TO DO:
Please copy all of the following material word for word, leaving every line unchanged.

PROVIDED INFORMATION:
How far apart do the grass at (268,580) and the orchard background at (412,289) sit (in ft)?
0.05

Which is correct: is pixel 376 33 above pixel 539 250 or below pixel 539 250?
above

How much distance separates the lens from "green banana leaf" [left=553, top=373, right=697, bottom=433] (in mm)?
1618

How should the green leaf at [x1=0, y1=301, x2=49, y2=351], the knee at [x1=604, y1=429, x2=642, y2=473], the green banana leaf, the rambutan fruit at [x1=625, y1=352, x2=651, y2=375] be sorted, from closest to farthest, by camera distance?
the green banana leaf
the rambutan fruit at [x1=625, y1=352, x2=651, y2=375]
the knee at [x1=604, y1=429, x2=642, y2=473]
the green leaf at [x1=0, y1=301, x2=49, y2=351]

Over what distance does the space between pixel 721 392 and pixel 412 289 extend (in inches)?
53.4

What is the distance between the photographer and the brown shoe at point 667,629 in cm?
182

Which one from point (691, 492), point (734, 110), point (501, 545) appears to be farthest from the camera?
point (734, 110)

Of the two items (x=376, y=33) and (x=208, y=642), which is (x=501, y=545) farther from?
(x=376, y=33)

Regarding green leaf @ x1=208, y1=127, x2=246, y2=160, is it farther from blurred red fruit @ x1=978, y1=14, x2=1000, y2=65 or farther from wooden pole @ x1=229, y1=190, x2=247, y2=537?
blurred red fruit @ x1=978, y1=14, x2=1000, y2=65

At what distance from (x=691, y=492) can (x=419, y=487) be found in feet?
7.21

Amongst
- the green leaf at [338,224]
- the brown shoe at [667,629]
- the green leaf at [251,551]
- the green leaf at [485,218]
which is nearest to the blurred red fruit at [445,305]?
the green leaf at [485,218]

WRITTEN SOLUTION:
How far apart do the grass at (268,580) and the orchard background at (412,289) sit (in ft)?
0.05

Which is correct: is pixel 376 33 above pixel 539 250 or below pixel 539 250?
above

How much distance separates the lens from "green banana leaf" [left=553, top=373, right=697, bottom=433] (in mm)?
1618

How should the green leaf at [x1=0, y1=301, x2=49, y2=351], the knee at [x1=604, y1=429, x2=642, y2=473], the green banana leaf, the rambutan fruit at [x1=625, y1=352, x2=651, y2=375] be sorted, from closest to farthest, by camera distance?
the green banana leaf
the rambutan fruit at [x1=625, y1=352, x2=651, y2=375]
the knee at [x1=604, y1=429, x2=642, y2=473]
the green leaf at [x1=0, y1=301, x2=49, y2=351]

Over what distance does the space between pixel 721 392 and pixel 412 289 extend (in inches)?
53.4

What is the distance between the photographer and the brown shoe at point 667,629 in cm?
182

Which one from point (691, 492), point (734, 110), point (501, 545) appears to be farthest from the camera?
point (734, 110)

Of the two items (x=376, y=33) and (x=208, y=642), which is (x=501, y=545) farther from?
(x=376, y=33)

Regarding green leaf @ x1=208, y1=127, x2=246, y2=160, is it farther from blurred red fruit @ x1=978, y1=14, x2=1000, y2=65 or farther from wooden pole @ x1=229, y1=190, x2=247, y2=537?
blurred red fruit @ x1=978, y1=14, x2=1000, y2=65

At what distance from (x=691, y=492) can (x=419, y=487) be found in feet?
7.21

Amongst
- the green leaf at [338,224]
- the brown shoe at [667,629]
- the green leaf at [251,551]
- the green leaf at [485,218]
which is nearest to the blurred red fruit at [445,305]?
the green leaf at [485,218]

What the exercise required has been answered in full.